**HP 41/DM41L and TI-60X: Exponentiation of Large Numbers**

**But Why a Program when we have Button?**

This is true. What this program does is allow for calculation of y^x when results in answers greater than 9.999999999 * 10^9. The number is broken up into the form:

mantissa * 10^exponent

Let n = y^x.
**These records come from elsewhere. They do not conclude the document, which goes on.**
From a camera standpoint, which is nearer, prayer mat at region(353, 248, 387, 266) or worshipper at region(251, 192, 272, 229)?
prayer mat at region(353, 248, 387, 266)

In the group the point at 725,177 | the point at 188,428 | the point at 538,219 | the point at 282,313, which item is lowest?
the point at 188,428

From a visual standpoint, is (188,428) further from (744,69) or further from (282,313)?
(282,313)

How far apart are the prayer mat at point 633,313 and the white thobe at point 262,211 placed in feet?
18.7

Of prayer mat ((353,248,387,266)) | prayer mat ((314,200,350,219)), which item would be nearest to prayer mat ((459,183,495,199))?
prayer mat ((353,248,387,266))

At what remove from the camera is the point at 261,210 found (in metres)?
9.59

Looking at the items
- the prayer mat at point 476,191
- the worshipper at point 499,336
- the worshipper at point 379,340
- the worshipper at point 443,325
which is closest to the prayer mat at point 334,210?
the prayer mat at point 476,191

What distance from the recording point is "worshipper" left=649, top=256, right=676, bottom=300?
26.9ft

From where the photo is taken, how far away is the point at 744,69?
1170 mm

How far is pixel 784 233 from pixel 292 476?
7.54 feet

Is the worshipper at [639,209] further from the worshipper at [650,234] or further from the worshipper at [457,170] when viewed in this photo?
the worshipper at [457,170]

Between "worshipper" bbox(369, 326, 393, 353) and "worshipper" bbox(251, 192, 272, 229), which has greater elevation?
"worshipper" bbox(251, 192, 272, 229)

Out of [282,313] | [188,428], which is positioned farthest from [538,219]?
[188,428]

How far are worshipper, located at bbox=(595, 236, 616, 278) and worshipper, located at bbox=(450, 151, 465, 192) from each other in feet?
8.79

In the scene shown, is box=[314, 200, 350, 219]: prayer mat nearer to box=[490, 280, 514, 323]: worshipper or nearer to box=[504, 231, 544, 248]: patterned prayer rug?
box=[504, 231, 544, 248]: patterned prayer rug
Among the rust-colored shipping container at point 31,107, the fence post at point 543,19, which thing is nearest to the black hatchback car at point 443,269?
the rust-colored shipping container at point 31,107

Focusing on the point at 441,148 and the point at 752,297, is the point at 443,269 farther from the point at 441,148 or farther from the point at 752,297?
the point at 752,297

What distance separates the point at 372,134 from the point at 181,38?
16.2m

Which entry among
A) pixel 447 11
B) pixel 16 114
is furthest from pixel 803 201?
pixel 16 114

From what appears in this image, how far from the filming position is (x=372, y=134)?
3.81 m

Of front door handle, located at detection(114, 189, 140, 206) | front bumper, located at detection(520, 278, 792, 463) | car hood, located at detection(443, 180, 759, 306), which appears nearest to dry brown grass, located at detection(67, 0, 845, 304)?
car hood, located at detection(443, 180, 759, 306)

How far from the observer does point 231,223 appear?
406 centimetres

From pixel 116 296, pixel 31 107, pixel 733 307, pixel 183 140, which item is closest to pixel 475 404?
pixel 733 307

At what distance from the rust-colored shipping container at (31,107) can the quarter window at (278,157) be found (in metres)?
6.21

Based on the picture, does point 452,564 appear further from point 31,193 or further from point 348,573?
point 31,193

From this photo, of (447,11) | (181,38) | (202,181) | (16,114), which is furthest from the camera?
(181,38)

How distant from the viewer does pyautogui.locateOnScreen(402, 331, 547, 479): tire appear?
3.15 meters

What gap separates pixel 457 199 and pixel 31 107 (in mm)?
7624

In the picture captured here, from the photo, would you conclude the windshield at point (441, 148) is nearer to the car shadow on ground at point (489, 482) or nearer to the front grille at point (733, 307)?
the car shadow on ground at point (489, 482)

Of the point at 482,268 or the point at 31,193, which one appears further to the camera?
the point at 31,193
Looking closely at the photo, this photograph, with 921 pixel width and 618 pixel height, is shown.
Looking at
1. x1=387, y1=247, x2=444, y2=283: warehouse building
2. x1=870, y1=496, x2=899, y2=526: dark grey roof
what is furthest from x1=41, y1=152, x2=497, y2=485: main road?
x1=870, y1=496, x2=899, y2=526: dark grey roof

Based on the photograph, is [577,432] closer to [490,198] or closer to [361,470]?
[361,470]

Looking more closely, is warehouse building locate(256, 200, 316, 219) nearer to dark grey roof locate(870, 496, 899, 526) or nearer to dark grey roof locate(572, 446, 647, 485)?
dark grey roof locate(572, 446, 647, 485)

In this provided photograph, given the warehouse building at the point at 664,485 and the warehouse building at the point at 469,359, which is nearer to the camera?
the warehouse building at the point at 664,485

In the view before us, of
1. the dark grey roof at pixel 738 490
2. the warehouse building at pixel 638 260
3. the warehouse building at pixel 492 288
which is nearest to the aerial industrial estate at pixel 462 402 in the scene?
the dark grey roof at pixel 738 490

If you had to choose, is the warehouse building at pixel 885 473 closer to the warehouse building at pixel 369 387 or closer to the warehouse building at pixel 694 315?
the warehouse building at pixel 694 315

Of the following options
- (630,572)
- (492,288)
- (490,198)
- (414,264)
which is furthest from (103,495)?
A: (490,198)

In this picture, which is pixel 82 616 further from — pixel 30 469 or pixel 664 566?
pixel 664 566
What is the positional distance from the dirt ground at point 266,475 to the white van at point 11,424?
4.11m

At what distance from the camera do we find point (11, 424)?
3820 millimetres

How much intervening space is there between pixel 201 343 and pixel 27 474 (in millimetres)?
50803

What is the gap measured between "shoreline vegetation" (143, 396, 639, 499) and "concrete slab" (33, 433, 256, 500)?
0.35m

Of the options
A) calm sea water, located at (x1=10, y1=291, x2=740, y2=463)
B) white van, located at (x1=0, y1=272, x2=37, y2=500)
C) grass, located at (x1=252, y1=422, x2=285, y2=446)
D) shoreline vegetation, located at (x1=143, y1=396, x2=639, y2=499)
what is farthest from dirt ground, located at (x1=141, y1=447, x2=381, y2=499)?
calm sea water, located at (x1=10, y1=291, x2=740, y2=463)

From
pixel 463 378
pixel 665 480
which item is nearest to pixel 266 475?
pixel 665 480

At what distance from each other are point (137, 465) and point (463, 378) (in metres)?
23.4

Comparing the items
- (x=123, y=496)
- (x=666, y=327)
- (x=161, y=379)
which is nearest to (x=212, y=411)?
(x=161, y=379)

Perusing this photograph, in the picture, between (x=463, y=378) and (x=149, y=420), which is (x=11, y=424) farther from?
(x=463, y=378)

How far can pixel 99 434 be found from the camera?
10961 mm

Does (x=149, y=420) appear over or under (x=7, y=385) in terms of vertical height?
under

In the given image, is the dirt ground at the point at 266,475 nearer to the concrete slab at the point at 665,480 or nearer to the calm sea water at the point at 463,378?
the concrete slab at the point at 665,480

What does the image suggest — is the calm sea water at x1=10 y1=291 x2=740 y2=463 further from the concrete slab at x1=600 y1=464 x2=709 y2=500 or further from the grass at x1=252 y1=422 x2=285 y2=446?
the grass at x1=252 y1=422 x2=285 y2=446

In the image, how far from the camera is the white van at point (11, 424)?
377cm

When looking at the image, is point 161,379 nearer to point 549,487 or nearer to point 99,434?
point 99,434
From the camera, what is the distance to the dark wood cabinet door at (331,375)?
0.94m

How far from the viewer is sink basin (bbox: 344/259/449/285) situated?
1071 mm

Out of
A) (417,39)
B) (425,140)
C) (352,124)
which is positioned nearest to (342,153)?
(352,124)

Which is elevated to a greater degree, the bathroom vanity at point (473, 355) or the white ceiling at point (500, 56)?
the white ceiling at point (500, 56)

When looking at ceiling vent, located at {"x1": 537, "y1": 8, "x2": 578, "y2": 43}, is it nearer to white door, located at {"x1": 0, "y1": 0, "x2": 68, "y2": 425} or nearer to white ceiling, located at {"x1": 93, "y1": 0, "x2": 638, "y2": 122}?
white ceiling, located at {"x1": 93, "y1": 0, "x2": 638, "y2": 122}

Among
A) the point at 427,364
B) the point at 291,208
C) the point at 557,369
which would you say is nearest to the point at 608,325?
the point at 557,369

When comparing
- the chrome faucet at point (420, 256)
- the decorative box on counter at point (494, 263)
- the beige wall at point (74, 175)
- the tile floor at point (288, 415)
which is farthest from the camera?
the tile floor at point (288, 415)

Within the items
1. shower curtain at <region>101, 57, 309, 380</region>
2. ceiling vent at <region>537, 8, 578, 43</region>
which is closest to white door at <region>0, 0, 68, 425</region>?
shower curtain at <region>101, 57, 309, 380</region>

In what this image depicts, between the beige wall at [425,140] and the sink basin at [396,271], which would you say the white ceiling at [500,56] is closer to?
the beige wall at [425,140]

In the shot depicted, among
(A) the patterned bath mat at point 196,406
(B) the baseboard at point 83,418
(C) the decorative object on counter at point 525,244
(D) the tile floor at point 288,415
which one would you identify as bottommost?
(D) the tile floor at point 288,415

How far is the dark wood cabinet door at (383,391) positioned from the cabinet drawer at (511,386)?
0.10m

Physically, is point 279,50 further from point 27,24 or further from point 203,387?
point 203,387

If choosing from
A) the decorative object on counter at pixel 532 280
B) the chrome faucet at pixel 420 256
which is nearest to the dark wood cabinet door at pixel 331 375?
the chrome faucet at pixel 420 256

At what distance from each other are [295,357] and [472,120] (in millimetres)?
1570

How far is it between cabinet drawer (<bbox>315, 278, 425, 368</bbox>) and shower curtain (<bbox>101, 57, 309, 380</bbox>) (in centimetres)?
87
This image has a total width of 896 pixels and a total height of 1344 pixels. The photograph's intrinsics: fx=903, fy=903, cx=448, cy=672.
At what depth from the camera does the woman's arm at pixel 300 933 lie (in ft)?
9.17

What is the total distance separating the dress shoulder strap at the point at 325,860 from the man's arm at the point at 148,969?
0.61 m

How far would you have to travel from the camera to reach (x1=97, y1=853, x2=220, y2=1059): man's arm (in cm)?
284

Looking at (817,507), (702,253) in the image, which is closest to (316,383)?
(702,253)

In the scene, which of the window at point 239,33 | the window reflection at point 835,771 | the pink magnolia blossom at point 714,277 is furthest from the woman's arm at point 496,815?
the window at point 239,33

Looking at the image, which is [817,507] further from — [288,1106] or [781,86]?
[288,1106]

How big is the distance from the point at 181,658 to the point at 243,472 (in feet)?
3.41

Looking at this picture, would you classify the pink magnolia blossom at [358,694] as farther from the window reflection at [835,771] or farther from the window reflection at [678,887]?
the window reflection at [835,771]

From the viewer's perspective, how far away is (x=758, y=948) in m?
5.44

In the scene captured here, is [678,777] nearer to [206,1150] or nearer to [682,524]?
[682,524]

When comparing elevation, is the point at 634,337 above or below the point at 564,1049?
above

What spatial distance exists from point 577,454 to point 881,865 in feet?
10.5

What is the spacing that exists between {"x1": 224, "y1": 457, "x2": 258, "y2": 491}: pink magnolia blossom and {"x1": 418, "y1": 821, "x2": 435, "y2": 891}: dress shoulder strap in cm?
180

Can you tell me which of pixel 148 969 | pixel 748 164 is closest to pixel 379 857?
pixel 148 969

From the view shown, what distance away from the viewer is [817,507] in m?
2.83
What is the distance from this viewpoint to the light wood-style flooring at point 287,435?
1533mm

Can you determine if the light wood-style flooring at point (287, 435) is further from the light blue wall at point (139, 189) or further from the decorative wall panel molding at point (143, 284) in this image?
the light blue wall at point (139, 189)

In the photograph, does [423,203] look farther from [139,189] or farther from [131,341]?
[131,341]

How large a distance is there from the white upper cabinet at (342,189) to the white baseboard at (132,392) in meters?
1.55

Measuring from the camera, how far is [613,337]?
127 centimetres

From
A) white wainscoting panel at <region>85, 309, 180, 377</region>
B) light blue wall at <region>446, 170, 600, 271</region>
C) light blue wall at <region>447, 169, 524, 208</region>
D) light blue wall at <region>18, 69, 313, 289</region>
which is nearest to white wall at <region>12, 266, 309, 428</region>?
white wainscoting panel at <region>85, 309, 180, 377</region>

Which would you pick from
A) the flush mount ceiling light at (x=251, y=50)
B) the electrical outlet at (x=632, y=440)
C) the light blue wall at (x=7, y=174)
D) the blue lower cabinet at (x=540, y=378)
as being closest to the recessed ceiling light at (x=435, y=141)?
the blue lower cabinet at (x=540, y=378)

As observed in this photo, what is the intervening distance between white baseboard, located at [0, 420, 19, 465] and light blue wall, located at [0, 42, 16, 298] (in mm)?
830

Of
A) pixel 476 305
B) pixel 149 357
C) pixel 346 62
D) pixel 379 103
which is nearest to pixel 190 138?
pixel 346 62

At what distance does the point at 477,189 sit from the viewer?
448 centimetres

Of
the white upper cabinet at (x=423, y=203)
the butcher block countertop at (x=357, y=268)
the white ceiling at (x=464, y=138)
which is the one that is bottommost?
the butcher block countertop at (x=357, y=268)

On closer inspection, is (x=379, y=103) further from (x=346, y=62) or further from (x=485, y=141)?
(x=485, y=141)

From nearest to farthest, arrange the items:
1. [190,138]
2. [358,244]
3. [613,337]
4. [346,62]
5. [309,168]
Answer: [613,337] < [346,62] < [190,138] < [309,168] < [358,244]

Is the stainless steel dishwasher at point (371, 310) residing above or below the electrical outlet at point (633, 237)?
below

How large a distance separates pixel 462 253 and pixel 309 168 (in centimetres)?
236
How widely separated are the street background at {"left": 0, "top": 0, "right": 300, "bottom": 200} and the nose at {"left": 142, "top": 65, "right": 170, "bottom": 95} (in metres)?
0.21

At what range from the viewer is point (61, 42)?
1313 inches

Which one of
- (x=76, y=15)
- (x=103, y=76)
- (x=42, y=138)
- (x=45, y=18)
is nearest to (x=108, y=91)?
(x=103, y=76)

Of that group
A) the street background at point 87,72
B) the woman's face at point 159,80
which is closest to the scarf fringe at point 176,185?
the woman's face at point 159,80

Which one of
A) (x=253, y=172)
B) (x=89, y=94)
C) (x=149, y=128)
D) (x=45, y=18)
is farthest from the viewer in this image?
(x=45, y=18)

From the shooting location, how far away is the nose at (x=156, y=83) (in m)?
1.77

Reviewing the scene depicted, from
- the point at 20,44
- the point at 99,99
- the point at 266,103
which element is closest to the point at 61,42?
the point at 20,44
Then:

n = y^x

Taking the logarithm of both sides:

log n = log (y^x)

log n = x log y

A number can be split into its fractional and integer part:

log n = frac(x log y) + int(x log y)

Take the antilog of both sides:

n = 10^( frac(x log y) + int(x log y) )

n = 10^( frac(x log y) ) * 10^( int(x log y) )

where

mantissa = 10^( frac(x log y) )

exponent = int(x log y)

**HP 41/DM 41L Program BIGPOW**

Input:

Y stack: y

X stack: x

Output:

Y: mantissa (shown first)

X: exponent

01 LBL T^BIGPOW

02 X<>Y

03 LOG

04 *

05 ENTER↑

06 FRC

07 10↑X

08 STOP

09 X<>Y

10 INT

11 RTN

**TI-60 Program: Big Powers**

Input:

Store y in R1 and x in R2

Output:

R1 = mantissa (shown first), R2 = exponent

(Step, Key Number, Key)

00, 71, RCL

01, 02, 2

02, 65, *

03, 71, RCL

04, 01, 1

05, 43, log

06, 95, =

07, 61, STO

08, 02, 2

09, 78, Frac

10, 12, INV

11, 43, log

12, 61, STO

13, 01, 1

14, 13, R/S

15, 71, RCL

16, 02, 2

17, 79, Intg

18, 13, R/S

19, 22, RST

**Examples**

Example 1: 25^76. y = 25, x = 76

Result:

Mantissa = 1.75162308

Exponent = 106

25^76 ≈ 1.75162308 * 10^106

Example 2: 78^55.25, y = 78, x = 55.25

Result:

Mantissa = 3.453240284

Exponent = 104

78^55.25 ≈ 3.543240284 * 10^104

Eddie

All original content copyright, © 2011-2019. Edward Shore. Unauthorized use and/or unauthorized distribution for commercial purposes without express and written permission from the author is strictly prohibited. This blog entry may be distributed for noncommercial purposes, provided that full credit is given to the author.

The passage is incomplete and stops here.